Spectral: diagonal in the DFT basis.
Algebraic: polynomial in the shift operator $S$.
Group-theoretic: commutes with $S$ (i.e., $TS = ST$).

The equivalence of (2) and (3) relied on a crucial property of $S$: all its eigenvalues are distinct (the $N$-th roots of unity $\rho_0, \rho_1, \ldots, \rho_{N-1}$ (Eq. 11) are all different). When a matrix has distinct eigenvalues, its commutant — the set of all matrices commuting with it — equals its polynomial algebra. This is a standard theorem in linear algebra.

On graphs, this equivalence breaks down. The natural candidate for the "shift" is the Laplacian $L$, and "commutes with $L$" would be the natural graph analog of "commutes with $S$." But when $L$ has repeated eigenvalues, the commutant of $L$ is strictly larger than the polynomial algebra:

Eq. 35 — Commutant vs. polynomial algebra $$ \dim(\text{commutant of } L) \geq \dim(\text{polynomials in } L) \tag{35} $$ with equality if and only if all eigenvalues of $L$ are distinct.

In our running example, $L$ has the eigenvalue $\lambda = 3$ with multiplicity 3. Any matrix that commutes with $L$ must preserve each eigenspace of $L$, but within the 3-dimensional eigenspace for $\lambda = 3$, it can act as an arbitrary $3 \times 3$ matrix. A polynomial $p(L)$ acts as $p(3) \cdot I_3$ on this eigenspace — a scalar multiple of the identity. The commutant is much larger: it includes non-local operators that act nontrivially within the degenerate eigenspace.

Concretely, the commutant of $L$ has dimension $1^2 + 1^2 + 3^2 + 1^2 = 12$ (summing the squares of the multiplicities: $\lambda_0$ has multiplicity 1, $\lambda_1$ has multiplicity 1, $\lambda_{2,3,4}$ have multiplicity 3, and $\lambda_5$ has multiplicity 1). The polynomial algebra has dimension at most equal to the number of distinct eigenvalues, which is 4. So the commutant is a 12-dimensional space, while the polynomial algebra is only 4-dimensional. The 8 "extra" dimensions correspond to operators that commute with $L$ but are not polynomials in it — and these include non-local operators we would not want to call convolutions.

A separate concept sometimes confused with the commutativity condition is permutation equivariance. A polynomial filter $p_\theta(L)$ satisfies:

Eq. 36 — Permutation equivariance $$ p_\theta(PLP^T)(Px) = P\,p_\theta(L)\,x \quad \text{for any permutation matrix } P \tag{36} $$

This says: if you relabel the vertices of the graph (applying permutation $P$ to the adjacency, degree, and Laplacian matrices), the filter output transforms consistently. It is a sanity check — the computation does not depend on the arbitrary numbering of vertices. But it is fundamentally different from the commutativity condition on $\ZN$:

Commutativity ($TS = ST$): one fixed operator $S$, asking if $T$ commutes with it.

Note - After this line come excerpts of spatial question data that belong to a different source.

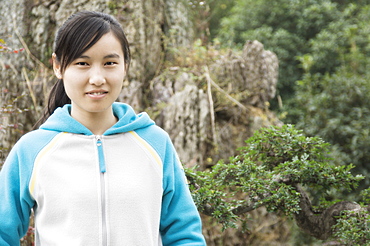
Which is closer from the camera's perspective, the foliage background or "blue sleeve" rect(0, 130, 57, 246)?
"blue sleeve" rect(0, 130, 57, 246)

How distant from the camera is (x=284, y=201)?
205 cm

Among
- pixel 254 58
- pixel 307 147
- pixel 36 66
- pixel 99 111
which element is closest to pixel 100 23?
pixel 99 111

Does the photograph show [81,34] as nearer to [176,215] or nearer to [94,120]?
[94,120]

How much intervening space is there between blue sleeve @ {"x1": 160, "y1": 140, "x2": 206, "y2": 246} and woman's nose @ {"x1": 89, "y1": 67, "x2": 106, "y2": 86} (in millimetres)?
326

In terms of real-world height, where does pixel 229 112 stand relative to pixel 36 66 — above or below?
below

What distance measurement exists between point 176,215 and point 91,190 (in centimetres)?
28

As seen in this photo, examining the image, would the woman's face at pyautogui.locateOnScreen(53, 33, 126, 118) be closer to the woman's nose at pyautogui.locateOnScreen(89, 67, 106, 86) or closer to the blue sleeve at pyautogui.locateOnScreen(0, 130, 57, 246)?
the woman's nose at pyautogui.locateOnScreen(89, 67, 106, 86)

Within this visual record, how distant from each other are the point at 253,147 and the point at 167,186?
89 cm

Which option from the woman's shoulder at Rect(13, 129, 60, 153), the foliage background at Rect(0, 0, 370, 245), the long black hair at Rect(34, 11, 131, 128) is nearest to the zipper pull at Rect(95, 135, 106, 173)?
the woman's shoulder at Rect(13, 129, 60, 153)

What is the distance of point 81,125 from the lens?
1352 mm

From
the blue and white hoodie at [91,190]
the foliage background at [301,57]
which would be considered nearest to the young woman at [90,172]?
the blue and white hoodie at [91,190]

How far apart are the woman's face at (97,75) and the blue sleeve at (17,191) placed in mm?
175

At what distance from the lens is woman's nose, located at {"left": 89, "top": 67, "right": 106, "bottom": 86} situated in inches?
49.9

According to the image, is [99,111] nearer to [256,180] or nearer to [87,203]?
[87,203]
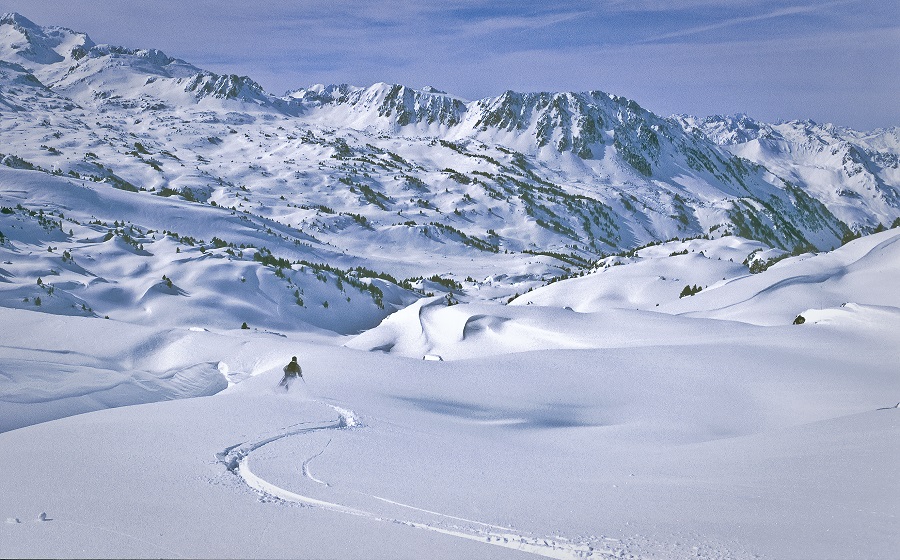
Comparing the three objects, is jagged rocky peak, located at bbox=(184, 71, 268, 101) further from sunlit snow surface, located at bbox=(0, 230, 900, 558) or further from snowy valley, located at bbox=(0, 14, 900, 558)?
sunlit snow surface, located at bbox=(0, 230, 900, 558)

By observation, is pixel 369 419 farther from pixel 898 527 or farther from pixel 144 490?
pixel 898 527

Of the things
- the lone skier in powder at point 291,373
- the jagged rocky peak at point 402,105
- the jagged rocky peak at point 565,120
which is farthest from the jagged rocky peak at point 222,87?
the lone skier in powder at point 291,373

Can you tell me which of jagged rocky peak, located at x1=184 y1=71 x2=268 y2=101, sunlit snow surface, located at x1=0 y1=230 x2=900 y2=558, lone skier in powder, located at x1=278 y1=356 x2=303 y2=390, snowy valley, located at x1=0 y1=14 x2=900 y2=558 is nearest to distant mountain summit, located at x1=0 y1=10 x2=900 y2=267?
jagged rocky peak, located at x1=184 y1=71 x2=268 y2=101

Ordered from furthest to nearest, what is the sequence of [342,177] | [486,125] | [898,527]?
[486,125]
[342,177]
[898,527]

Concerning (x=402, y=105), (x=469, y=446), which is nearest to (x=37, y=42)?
(x=402, y=105)

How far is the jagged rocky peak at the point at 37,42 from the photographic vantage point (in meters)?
117

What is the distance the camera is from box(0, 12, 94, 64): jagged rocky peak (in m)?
117

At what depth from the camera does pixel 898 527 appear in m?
4.31

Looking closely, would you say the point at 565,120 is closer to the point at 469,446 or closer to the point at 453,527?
the point at 469,446

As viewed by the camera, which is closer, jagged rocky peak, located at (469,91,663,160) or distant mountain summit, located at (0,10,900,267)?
distant mountain summit, located at (0,10,900,267)

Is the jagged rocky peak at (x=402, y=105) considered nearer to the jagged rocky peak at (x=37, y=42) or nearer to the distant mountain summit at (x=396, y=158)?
the distant mountain summit at (x=396, y=158)

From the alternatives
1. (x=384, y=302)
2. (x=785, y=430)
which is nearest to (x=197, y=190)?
(x=384, y=302)

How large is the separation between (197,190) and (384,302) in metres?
33.6

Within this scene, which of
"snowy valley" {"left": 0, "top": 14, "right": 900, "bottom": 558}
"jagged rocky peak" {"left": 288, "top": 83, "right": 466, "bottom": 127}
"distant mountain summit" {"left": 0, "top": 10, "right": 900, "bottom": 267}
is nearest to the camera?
"snowy valley" {"left": 0, "top": 14, "right": 900, "bottom": 558}
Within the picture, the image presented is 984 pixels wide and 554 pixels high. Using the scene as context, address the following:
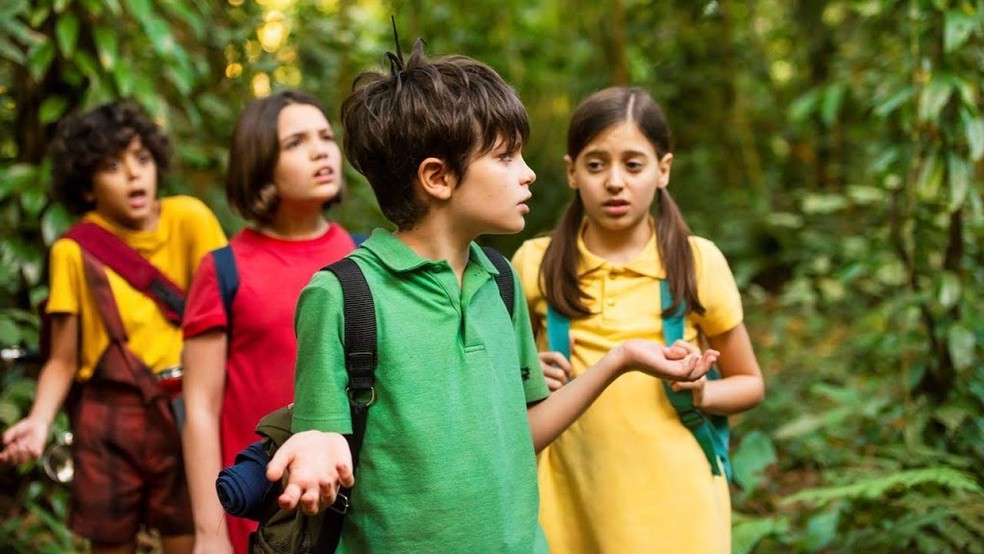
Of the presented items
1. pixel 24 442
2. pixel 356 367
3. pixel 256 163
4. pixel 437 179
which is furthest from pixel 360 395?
pixel 24 442

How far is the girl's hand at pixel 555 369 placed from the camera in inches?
95.5

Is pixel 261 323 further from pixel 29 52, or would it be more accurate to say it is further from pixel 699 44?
pixel 699 44

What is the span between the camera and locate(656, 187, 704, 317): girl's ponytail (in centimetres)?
254

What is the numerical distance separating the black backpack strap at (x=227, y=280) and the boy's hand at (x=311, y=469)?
0.98m

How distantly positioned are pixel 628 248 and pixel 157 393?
158 cm

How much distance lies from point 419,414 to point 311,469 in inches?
13.6

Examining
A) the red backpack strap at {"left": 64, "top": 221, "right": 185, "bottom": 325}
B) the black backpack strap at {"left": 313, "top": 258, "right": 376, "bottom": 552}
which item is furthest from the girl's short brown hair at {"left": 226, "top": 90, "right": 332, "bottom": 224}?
the black backpack strap at {"left": 313, "top": 258, "right": 376, "bottom": 552}

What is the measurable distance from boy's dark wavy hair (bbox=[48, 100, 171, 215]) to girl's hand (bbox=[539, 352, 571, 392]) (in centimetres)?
173

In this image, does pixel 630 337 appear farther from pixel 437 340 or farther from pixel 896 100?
pixel 896 100

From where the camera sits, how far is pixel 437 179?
197 centimetres

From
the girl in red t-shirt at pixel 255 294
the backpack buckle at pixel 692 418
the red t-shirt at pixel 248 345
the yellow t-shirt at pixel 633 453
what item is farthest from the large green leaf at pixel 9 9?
the backpack buckle at pixel 692 418

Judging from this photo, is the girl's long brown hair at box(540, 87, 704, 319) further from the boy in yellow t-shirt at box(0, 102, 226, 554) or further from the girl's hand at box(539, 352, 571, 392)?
the boy in yellow t-shirt at box(0, 102, 226, 554)

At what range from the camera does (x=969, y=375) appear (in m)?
3.94

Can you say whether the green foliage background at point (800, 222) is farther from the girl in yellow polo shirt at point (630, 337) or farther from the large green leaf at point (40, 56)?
the girl in yellow polo shirt at point (630, 337)
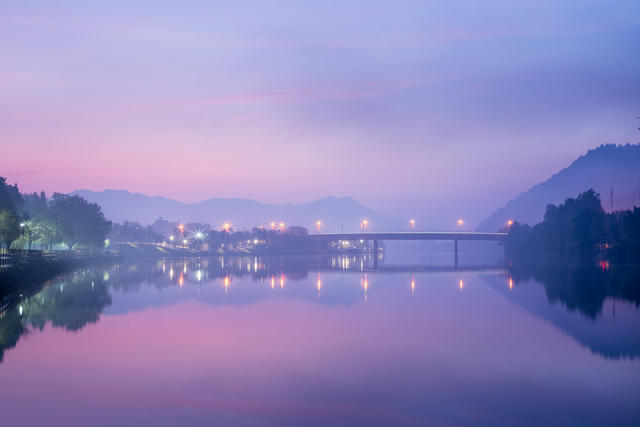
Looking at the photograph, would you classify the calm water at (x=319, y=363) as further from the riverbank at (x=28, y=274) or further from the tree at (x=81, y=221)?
the tree at (x=81, y=221)

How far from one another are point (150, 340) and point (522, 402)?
18.2 metres

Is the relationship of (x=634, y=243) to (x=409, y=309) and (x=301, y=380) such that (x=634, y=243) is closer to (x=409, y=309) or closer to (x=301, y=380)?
(x=409, y=309)

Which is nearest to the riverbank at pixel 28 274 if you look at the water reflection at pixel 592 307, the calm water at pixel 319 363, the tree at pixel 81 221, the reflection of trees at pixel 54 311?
the reflection of trees at pixel 54 311

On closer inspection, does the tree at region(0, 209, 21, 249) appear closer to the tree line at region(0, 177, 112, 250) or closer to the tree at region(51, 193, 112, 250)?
the tree line at region(0, 177, 112, 250)

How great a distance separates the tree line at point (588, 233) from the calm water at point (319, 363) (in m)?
70.0

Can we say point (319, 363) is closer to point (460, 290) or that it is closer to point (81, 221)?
point (460, 290)

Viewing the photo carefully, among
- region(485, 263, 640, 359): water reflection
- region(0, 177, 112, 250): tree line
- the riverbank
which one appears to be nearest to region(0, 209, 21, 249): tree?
region(0, 177, 112, 250): tree line

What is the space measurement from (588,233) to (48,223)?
105 meters

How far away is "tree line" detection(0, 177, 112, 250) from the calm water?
45.2 meters

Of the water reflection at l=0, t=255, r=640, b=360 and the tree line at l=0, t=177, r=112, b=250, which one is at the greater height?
the tree line at l=0, t=177, r=112, b=250

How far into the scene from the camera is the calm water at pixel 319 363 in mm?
16125

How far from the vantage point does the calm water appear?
16.1 meters

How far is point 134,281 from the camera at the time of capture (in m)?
68.8

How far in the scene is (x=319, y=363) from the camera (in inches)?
889
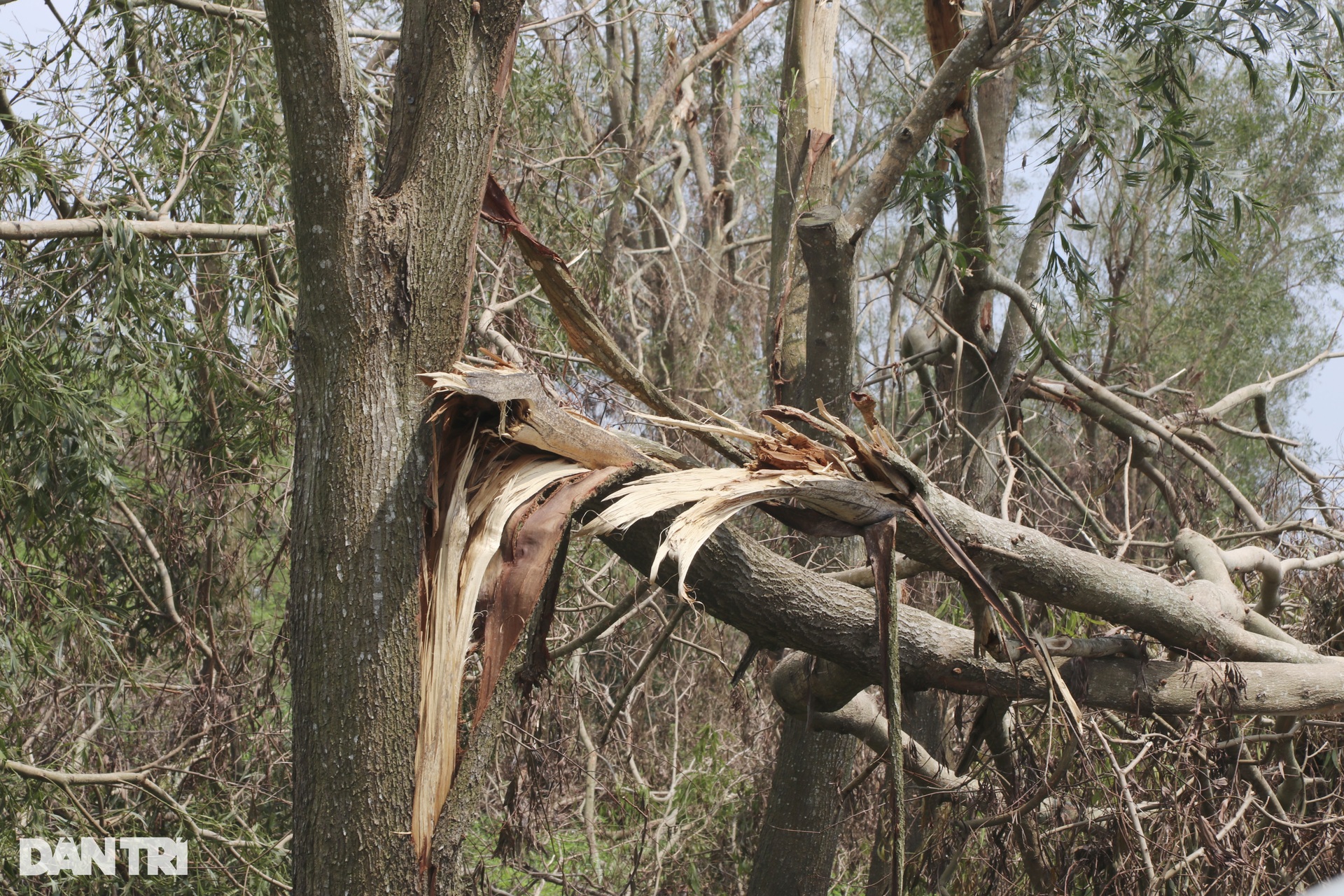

This is a strong algebraic constraint that, when $S$ has distinct eigenvalues, forces $T$ to be a polynomial in $S$. It gives a complete characterization of convolution.
Permutation equivariance: relabeling the entire graph. It says the filter is "intrinsic" to the graph's structure, not dependent on labeling. But it does not single out polynomial filters — many non-polynomial operators are also permutation-equivariant.

Warning: Permutation equivariance is not the graph analog of shift commutativity. It is a much weaker condition — essentially just saying "the computation does not depend on arbitrary vertex labeling." The group-theoretic characterization of convolutions is genuinely gone on graphs. We retain the spectral and polynomial characterizations, but the algebraic correspondence that made all three equivalent on $\ZN$ is lost when eigenvalues repeat.

On $\ZN$, the rich group structure of the cyclic group gave us three equivalent ways to think about convolution: frequency filtering, polynomial algebra, and symmetry commutation. On general graphs, we keep two of these (and they are still deeply connected, as Section 21 showed). The third — the one identifying convolutions with symmetry-respecting operators — is the one we lose.

What remains is powerful enough: spectral filtering gives us intuition about what a graph convolution does (which frequencies it passes), and polynomial filtering gives us a practical algorithm (sparse matrix products). In the next chapter, we will see how these ideas become neural network layers.